Weight loss: How when you eat not what you eat could be key to losing weight – experts – Express

Losing weight is a difficult task at the best of times. Limiting your calorie intake, restricting the types of food you eat and trying to stay focused on your end goals can all seem impossible at times. But while weight loss in itself is difficult, experts have suggested that there could be a reason why some people are finding it more difficult than others.

Experts at the University of Aberdeen have conducted a review examining the effect eating at different times of the day can have on the body and losing weight.

Those working night shifts who are struggling to lose weight might have a valid reason as to why theyre finding it more difficult compared to a person working 9am to 5pm.

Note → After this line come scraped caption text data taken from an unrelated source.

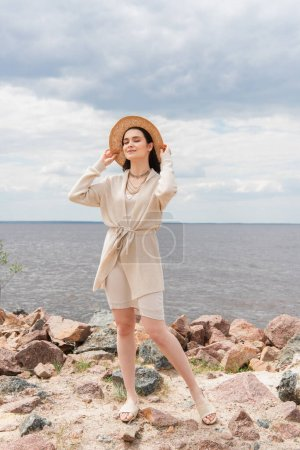 full length of smiling young woman adjusting straw hat and standing near sea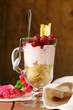 dairy dessert trifle with cherry in a glass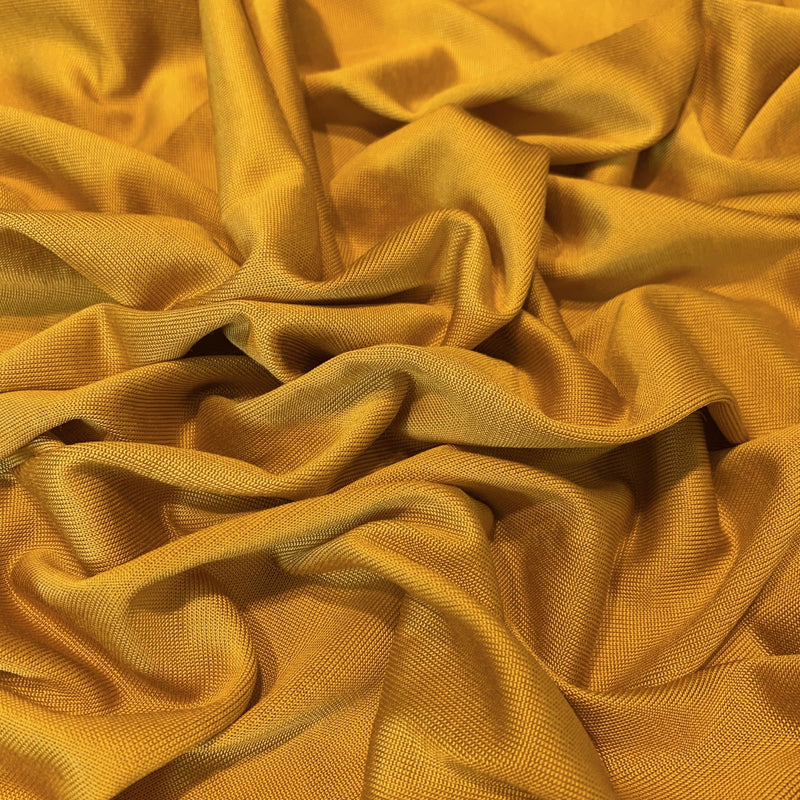 Golden Mustard Jersey knit scrunched to show type of volume and sateen finish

Some research suggests that humans use calories more efficiently when they are consumed in the morning rather than in the evening.

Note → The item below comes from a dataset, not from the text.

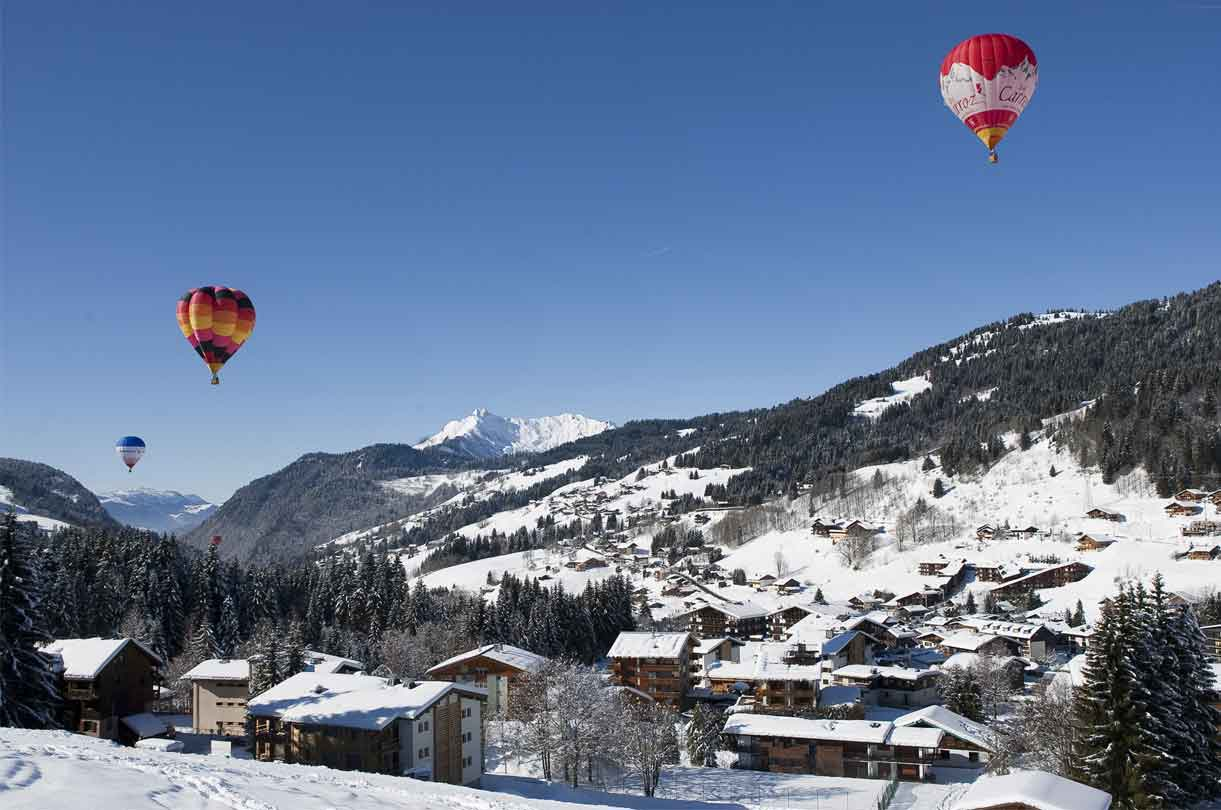 Les gets village with hot air balloons above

The reason for this could be humans circadian rhythm.

READ MORE:Michael Mosley diet: Doctor explains 'Way of Life' weight loss plan

A circadian rhythm is the internal process that regulates a humans sleep-wake cycle which repeats around every 24 hours.

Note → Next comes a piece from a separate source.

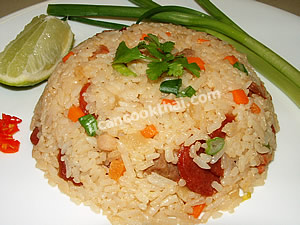 Put the fried rice on plate, serve with green onion, sliced chilies, and a wedge of lime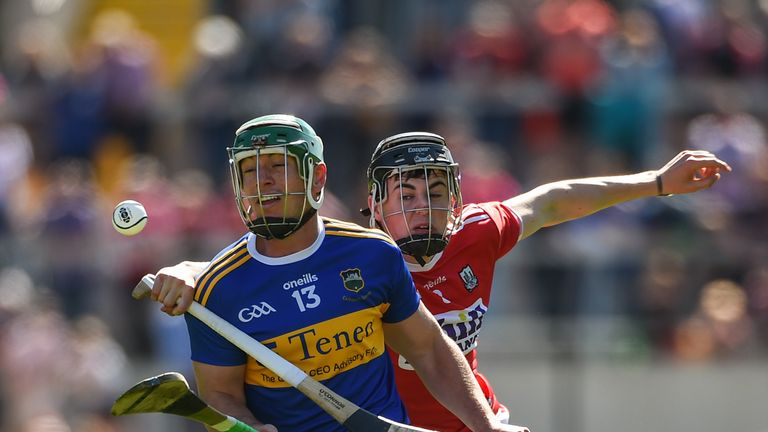John O'Dwyer of Tipperary in action against Cork's Darragh Fitzgibbon during the Munster GAA Hurling Senior Championship Round 1 match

Writing in The Conversation, personal chair in nutrition Alex Johnstone and honorary research fellow Leonie Ruddick-Collins explained that the circadian rhythm makes people feel tired at night, alert in the day and regulates when people digest, metabolise their food.

It can also secrete certain hormones based on what people eat, physical activity and the time of day.

They added: "Based on these studies, it was clear that our bodies do indeed prefer us to eat during daylight hours in sync with our natural circadian rhythm.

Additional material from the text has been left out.